-------- Excerpt provided --------

Reinvigorating Retail in a Pandemic: Driving More Foot Traffic Through Payments Innovation
By Jason Groulx
50 per cent of Canadians are using e-commerce platforms more often and for a more diverse range of products, including items often found at their local convenience stores.
The pandemic hit small retailers hard and many have yet to recover. According to the Canadian Federation of Independent Businesses (CFIB), which counts retailers as its largest constituent, Canada’s small businesses remain at just 39 per cent of normal sales.
Convenience stores are no exception. Recent data from Payments Canada shows that 50 per cent of Canadians are using e-commerce platforms more often and for a more diverse range of products, including items often found at their local convenience stores. Suddenly, even the local convenience store is competing with giants like Amazon.
In order to compete and stay relevant, many retailers have moved online to stay afloat. For others, that’s just not feasible, so they have sought out new ways to bring more customers in store. At Payment Source, we have seen this first-hand as we have been helping members in our Now Prepay network of 15,000 retailers create new revenue streams that drive traffic to their physical locations.
And, it’s working. Small retailers in our network have reported a big lift: “With more and more consumers embracing online payment methods, subscription services, and gaming during the last year, we as a company were ready to fill this consumer void. Our sales have definitely benefited,” said Rafiq Hakim, category manager at Red Apple / The Bargain Shop,
Convenience stores across the country can learn from the simple and effective ways that forward-thinking retailers are leveraging payments innovation to drive new business in-store.
Adding international bill payments and money transfers to the service offering
There are surprisingly simple and low maintenance ways to offer international bill payments and money transfers to retail clientele.
The customer experience looks like this: A customer shows a QR code, which the retailer scans, and the customer is able to send money instantly, even across borders.

--------

* **Exercise 1**
Revise the passage of the retail article that starts at the words "And, it’s working." and stops after "to retail clientele.", putting "remittances" wherever "money transfers" appears.
* **Exercise 2**
According to the quotation in the retail article, what did consumers embrace more and more during the last year?
The records that follow are separate material, unrelated to the retail article.

-------- Data for review --------

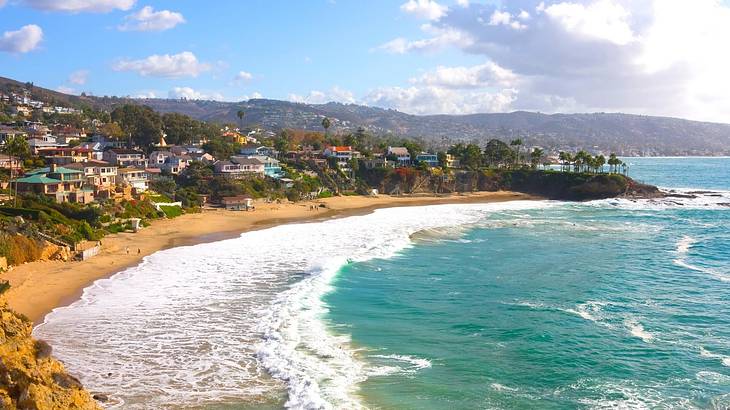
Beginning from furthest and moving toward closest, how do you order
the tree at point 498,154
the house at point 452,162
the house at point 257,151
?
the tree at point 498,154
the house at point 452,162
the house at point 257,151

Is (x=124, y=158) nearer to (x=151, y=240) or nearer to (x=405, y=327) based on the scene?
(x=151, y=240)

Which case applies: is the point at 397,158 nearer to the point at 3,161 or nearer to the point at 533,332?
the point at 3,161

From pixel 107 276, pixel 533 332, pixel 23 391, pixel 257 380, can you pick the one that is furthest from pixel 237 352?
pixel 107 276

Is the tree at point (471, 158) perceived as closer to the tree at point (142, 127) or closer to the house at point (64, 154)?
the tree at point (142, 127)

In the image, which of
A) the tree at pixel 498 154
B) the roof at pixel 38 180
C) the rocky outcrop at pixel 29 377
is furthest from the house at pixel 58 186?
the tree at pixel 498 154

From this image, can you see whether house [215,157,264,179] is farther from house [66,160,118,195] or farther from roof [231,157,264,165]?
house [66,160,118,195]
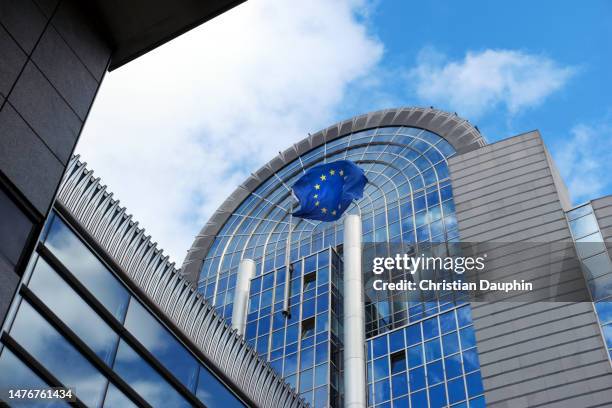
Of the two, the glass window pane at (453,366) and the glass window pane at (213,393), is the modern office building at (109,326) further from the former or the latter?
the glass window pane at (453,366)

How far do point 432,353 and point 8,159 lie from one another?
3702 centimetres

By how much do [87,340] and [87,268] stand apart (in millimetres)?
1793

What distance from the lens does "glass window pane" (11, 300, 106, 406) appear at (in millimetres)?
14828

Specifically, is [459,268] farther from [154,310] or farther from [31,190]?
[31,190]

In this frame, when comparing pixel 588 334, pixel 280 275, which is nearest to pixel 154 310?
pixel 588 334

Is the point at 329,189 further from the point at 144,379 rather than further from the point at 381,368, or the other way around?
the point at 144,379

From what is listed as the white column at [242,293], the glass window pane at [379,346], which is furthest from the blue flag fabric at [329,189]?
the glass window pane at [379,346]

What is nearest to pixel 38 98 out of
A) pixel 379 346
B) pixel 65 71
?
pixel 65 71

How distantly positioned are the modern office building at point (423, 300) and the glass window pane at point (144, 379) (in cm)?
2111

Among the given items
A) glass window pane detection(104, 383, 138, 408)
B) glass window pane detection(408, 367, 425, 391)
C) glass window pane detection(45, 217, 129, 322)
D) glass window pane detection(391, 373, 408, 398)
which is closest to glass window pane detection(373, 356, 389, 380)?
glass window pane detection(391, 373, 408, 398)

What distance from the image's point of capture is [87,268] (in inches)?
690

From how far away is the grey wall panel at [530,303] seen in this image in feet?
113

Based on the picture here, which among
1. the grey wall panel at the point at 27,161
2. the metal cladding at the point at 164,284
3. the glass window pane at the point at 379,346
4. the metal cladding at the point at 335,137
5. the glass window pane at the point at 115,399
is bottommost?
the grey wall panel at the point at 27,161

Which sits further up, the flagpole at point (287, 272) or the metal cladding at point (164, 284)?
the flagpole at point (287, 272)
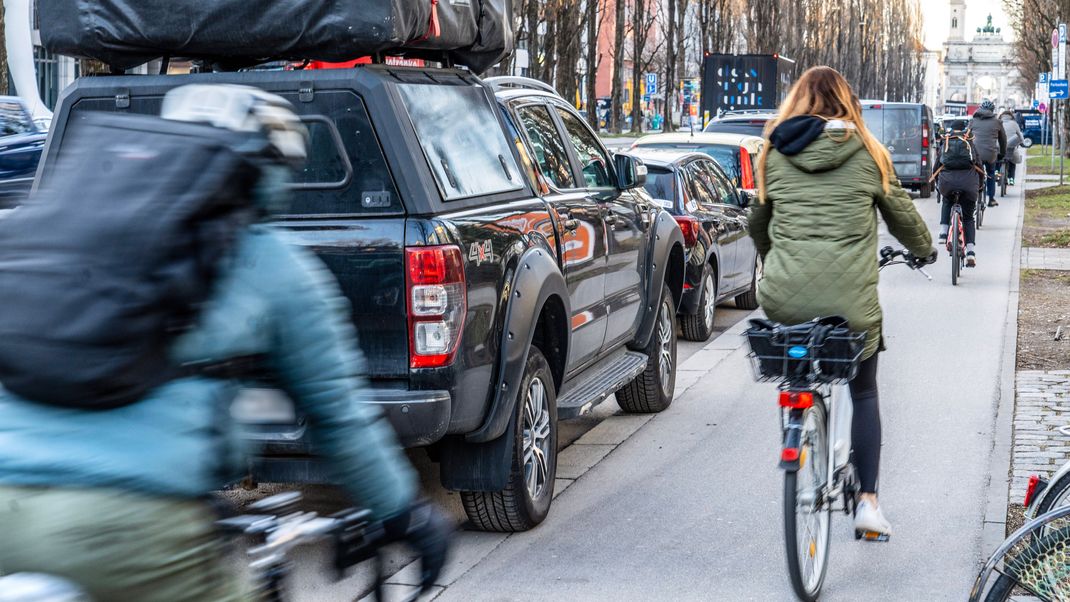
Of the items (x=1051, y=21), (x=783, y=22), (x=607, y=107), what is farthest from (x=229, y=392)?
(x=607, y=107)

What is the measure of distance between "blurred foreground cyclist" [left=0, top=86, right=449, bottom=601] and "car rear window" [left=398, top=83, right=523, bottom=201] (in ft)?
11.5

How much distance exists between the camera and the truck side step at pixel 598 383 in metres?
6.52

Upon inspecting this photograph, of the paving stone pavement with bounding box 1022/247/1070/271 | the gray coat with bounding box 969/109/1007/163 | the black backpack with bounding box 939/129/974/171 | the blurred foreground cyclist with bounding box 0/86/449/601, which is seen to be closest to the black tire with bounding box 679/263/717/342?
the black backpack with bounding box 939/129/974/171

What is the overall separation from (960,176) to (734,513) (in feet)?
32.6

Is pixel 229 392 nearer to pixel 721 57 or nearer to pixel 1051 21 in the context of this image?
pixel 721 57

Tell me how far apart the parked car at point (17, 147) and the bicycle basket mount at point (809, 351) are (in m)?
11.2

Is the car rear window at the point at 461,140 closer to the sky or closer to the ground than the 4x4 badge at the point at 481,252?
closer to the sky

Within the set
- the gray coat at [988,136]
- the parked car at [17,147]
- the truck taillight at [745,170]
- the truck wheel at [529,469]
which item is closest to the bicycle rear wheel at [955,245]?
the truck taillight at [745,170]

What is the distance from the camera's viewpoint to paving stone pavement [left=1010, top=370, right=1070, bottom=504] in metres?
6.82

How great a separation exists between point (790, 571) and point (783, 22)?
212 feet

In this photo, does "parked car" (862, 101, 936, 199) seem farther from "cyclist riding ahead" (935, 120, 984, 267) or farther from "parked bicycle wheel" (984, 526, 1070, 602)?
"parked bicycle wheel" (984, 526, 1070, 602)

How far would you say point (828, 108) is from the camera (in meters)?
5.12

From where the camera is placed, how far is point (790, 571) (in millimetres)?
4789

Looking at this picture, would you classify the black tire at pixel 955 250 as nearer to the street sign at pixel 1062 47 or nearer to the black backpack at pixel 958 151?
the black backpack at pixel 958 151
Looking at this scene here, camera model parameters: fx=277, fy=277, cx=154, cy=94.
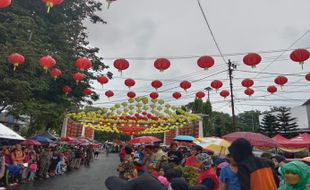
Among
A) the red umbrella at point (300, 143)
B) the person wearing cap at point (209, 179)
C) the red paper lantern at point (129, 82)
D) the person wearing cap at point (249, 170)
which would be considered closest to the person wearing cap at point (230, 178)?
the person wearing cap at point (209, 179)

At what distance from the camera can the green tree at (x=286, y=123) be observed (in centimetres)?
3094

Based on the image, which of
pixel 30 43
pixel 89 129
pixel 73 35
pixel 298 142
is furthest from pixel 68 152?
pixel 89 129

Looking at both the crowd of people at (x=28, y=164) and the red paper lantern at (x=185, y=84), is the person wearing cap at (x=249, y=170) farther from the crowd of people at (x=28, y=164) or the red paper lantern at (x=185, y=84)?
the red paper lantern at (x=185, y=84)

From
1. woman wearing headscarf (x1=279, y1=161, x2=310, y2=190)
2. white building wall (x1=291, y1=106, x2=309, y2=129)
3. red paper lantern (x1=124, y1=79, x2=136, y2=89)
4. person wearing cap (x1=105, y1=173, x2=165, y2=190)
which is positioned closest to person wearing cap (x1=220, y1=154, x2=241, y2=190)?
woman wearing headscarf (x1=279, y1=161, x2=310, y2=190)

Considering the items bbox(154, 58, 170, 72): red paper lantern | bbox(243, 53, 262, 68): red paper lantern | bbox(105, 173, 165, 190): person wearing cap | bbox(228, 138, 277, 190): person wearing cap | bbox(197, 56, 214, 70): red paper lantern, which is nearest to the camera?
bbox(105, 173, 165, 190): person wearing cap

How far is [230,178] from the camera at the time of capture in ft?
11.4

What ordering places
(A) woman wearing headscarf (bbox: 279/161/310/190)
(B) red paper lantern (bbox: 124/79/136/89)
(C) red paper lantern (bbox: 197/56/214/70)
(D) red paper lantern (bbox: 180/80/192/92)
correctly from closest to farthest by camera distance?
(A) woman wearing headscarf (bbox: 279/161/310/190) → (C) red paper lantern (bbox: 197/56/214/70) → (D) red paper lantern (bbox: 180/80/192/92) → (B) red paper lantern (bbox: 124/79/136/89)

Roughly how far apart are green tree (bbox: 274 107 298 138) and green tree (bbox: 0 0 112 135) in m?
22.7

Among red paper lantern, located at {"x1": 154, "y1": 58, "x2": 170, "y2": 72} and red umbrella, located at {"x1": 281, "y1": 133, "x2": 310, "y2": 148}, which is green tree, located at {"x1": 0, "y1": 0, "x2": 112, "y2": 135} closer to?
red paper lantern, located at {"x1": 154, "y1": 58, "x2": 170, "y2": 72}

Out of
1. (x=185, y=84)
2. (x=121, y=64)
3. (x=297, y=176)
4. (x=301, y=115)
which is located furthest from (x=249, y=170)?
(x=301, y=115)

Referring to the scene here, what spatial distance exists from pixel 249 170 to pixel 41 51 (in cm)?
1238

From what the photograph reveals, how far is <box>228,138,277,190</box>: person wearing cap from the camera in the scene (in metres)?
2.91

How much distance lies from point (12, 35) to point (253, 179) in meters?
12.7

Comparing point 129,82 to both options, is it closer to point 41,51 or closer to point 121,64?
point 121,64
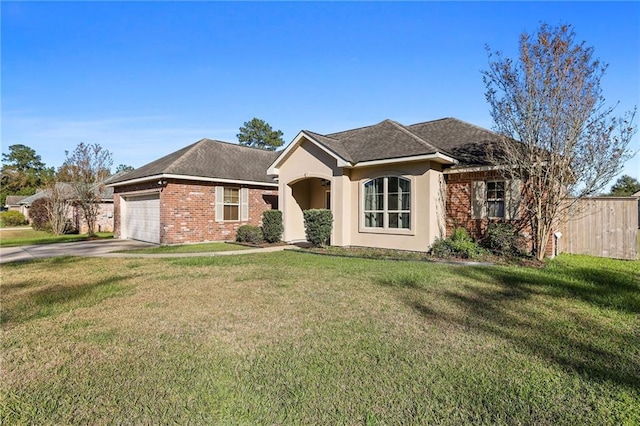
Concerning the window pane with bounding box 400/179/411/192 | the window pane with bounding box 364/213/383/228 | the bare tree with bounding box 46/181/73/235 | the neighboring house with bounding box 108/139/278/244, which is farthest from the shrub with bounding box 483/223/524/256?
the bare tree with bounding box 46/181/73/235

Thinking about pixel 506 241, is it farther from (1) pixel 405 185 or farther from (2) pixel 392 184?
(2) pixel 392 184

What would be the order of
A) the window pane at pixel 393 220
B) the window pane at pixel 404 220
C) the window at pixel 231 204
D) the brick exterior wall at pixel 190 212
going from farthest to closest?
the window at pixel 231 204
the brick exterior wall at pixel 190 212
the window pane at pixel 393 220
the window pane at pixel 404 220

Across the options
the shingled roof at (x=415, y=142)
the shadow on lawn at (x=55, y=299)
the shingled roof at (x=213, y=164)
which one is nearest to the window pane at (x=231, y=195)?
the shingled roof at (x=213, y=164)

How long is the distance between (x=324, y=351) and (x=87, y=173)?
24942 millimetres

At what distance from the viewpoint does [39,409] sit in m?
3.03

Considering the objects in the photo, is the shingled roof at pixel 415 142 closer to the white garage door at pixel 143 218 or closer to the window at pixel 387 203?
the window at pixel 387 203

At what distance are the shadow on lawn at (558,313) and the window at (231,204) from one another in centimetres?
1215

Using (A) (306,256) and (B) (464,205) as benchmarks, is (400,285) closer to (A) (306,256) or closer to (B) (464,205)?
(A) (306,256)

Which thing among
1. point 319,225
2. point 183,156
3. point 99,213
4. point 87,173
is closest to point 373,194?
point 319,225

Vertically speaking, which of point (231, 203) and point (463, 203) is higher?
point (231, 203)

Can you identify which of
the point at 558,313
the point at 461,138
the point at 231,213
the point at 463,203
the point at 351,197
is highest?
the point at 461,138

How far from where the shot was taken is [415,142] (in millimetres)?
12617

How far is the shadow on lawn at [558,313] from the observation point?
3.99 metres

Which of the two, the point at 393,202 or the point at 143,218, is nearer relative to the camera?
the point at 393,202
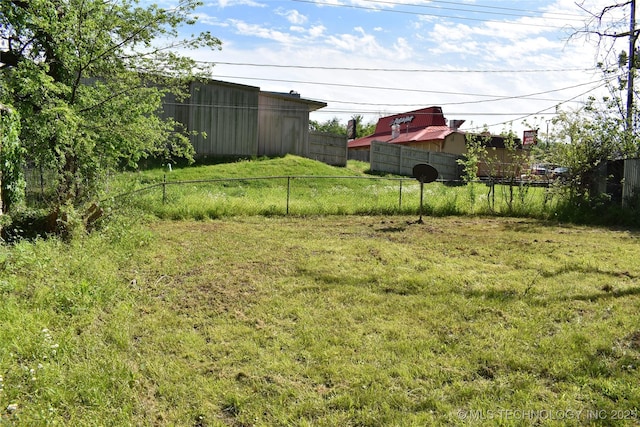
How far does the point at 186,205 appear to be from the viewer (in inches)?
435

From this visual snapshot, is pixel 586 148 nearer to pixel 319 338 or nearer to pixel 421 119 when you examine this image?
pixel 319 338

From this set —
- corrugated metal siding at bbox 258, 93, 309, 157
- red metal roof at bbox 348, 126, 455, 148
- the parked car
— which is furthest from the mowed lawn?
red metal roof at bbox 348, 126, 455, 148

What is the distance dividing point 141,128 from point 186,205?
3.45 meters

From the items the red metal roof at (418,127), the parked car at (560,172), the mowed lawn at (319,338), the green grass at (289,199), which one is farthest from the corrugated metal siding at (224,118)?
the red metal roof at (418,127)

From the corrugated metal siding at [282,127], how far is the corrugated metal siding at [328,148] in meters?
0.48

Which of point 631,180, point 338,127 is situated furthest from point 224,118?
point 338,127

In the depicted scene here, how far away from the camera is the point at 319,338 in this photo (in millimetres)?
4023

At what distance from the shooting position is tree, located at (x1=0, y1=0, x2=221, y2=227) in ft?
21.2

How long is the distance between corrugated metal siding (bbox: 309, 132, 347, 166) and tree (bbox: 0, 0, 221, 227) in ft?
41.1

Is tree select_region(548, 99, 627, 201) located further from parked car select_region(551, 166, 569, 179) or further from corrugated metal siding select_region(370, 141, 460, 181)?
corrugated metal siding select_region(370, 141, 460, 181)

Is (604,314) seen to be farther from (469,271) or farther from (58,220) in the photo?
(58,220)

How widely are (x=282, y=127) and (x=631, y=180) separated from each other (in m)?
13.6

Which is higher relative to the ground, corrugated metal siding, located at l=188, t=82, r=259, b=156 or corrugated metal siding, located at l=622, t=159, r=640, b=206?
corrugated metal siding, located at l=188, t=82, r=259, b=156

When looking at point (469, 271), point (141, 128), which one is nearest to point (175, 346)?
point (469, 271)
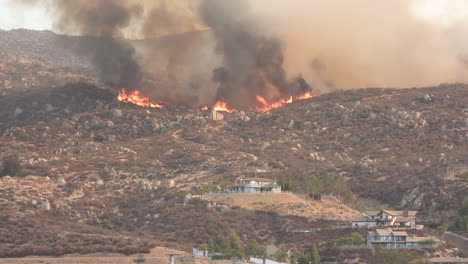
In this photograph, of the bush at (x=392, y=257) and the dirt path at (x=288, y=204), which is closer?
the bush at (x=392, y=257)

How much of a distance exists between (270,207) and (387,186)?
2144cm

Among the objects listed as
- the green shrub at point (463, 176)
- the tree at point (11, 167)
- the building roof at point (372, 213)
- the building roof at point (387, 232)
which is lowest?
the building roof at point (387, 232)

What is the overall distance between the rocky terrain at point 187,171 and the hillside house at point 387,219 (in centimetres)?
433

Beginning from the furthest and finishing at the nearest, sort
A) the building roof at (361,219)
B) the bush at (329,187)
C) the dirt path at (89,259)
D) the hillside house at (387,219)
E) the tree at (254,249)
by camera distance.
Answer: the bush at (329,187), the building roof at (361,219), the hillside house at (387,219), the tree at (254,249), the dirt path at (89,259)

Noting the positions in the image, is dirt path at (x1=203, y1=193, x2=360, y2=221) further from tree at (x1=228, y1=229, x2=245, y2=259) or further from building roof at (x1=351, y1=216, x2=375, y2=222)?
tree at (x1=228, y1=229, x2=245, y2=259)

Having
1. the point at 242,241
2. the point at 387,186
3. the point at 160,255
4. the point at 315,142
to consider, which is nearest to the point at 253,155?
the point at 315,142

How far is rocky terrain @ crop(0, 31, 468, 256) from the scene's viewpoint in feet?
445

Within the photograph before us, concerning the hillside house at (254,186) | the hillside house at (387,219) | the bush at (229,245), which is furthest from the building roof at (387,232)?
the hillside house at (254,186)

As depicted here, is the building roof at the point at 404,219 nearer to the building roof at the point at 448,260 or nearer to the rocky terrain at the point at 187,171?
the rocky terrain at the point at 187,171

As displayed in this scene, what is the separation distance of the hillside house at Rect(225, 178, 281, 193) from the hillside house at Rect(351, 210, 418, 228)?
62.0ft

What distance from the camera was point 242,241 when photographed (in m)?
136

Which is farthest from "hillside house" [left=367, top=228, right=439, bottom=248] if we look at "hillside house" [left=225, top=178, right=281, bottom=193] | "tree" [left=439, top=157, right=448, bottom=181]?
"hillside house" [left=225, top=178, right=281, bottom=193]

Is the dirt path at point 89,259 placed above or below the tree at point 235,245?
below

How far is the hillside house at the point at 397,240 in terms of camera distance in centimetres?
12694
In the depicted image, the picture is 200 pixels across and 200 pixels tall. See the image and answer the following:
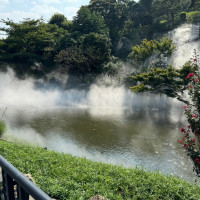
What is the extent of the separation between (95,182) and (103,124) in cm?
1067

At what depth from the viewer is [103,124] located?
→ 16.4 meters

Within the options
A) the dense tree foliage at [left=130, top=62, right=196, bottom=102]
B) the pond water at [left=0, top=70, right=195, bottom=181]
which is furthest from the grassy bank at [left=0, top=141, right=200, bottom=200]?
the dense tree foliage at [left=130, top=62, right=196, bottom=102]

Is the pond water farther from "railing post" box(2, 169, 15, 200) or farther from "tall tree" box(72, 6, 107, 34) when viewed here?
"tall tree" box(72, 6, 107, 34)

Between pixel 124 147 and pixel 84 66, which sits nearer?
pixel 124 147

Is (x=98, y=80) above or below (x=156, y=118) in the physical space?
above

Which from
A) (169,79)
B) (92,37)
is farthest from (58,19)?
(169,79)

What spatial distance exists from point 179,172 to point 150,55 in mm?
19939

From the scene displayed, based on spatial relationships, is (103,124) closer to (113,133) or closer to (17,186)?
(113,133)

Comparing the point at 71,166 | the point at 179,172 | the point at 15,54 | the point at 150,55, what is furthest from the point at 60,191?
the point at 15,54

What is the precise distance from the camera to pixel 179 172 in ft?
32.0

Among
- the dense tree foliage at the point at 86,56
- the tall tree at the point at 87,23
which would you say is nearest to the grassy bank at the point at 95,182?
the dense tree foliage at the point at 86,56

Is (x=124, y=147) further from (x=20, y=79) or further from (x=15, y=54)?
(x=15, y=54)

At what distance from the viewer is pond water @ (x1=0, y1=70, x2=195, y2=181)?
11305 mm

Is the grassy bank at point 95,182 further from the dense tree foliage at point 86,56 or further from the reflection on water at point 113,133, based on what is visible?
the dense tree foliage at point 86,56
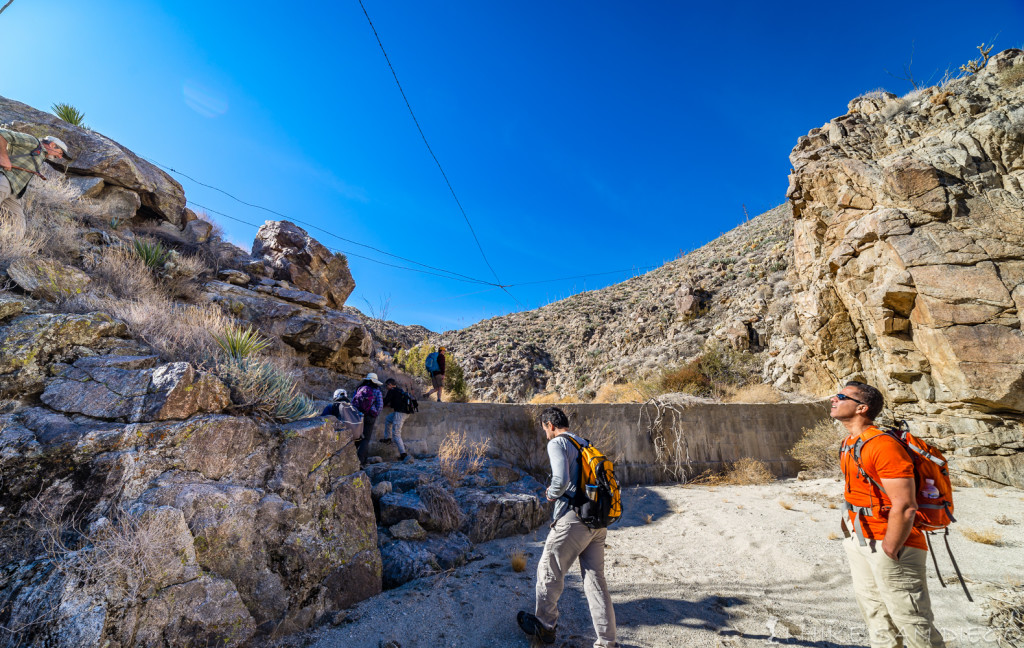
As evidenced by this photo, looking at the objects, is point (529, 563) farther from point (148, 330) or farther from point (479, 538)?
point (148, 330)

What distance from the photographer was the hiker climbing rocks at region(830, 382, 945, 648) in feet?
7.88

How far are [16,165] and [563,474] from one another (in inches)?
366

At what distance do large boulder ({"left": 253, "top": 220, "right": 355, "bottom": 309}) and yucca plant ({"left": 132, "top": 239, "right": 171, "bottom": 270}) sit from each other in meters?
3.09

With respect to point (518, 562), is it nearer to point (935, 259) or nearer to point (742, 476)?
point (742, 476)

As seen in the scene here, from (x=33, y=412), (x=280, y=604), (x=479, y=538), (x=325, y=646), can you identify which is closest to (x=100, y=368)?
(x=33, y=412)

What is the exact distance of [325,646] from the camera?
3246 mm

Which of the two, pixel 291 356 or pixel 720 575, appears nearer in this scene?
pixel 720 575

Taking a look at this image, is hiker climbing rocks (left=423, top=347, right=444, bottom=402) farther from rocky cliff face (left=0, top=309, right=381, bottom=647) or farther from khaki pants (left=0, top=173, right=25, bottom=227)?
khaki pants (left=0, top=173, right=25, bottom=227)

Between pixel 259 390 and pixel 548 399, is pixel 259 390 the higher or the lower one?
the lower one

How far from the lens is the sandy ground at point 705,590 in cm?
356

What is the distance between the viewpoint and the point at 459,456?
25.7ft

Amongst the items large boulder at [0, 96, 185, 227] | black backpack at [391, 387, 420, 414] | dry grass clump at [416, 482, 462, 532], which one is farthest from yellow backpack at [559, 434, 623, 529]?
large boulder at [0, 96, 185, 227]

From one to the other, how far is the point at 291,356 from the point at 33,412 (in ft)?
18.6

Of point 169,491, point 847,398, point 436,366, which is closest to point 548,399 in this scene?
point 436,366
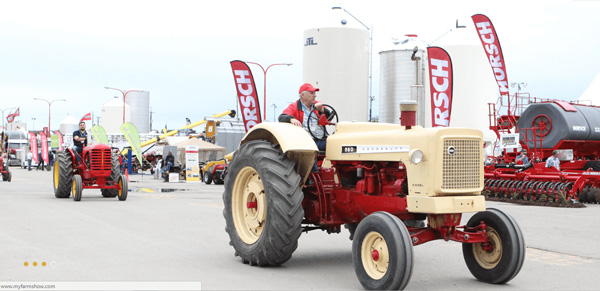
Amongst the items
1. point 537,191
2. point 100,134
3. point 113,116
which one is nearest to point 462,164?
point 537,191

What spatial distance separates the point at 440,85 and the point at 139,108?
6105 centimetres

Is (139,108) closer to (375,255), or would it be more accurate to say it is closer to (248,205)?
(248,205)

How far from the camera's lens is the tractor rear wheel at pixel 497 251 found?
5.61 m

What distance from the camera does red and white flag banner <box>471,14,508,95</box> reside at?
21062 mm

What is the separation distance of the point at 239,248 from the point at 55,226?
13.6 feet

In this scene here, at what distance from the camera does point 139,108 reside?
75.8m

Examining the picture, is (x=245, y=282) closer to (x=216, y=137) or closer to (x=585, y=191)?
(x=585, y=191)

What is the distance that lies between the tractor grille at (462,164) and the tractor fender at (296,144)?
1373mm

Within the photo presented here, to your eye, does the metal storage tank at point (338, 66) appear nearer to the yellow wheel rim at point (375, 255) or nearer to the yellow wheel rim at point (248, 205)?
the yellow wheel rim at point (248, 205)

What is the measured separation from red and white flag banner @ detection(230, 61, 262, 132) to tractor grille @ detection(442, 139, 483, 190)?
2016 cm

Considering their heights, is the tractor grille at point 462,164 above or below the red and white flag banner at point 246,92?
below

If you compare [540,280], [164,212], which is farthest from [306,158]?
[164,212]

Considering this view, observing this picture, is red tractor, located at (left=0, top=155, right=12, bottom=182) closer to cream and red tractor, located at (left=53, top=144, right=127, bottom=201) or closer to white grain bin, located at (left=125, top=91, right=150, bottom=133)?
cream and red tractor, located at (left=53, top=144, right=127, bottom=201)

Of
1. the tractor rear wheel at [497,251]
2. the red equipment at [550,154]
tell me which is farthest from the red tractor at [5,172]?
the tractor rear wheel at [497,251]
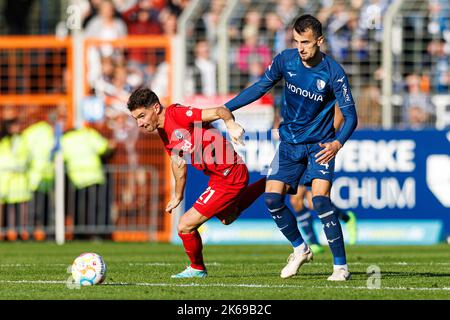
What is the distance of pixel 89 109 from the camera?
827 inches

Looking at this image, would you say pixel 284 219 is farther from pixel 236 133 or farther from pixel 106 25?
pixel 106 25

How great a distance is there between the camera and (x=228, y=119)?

--------

* **Final answer 1**
And, it’s working. Small retailers in our network have reported a big lift: “With more and more consumers embracing online payment methods, subscription services, and gaming during the last year, we as a company were ready to fill this consumer void. Our sales have definitely benefited,” said Rafiq Hakim, category manager at Red Apple / The Bargain Shop,
Convenience stores across the country can learn from the simple and effective ways that forward-thinking retailers are leveraging payments innovation to drive new business in-store.
Adding international bill payments and remittances to the service offering
There are surprisingly simple and low maintenance ways to offer international bill payments and remittances to retail clientele.

* **Final answer 2**
- Online payment methods
- Subscription services
- Gaming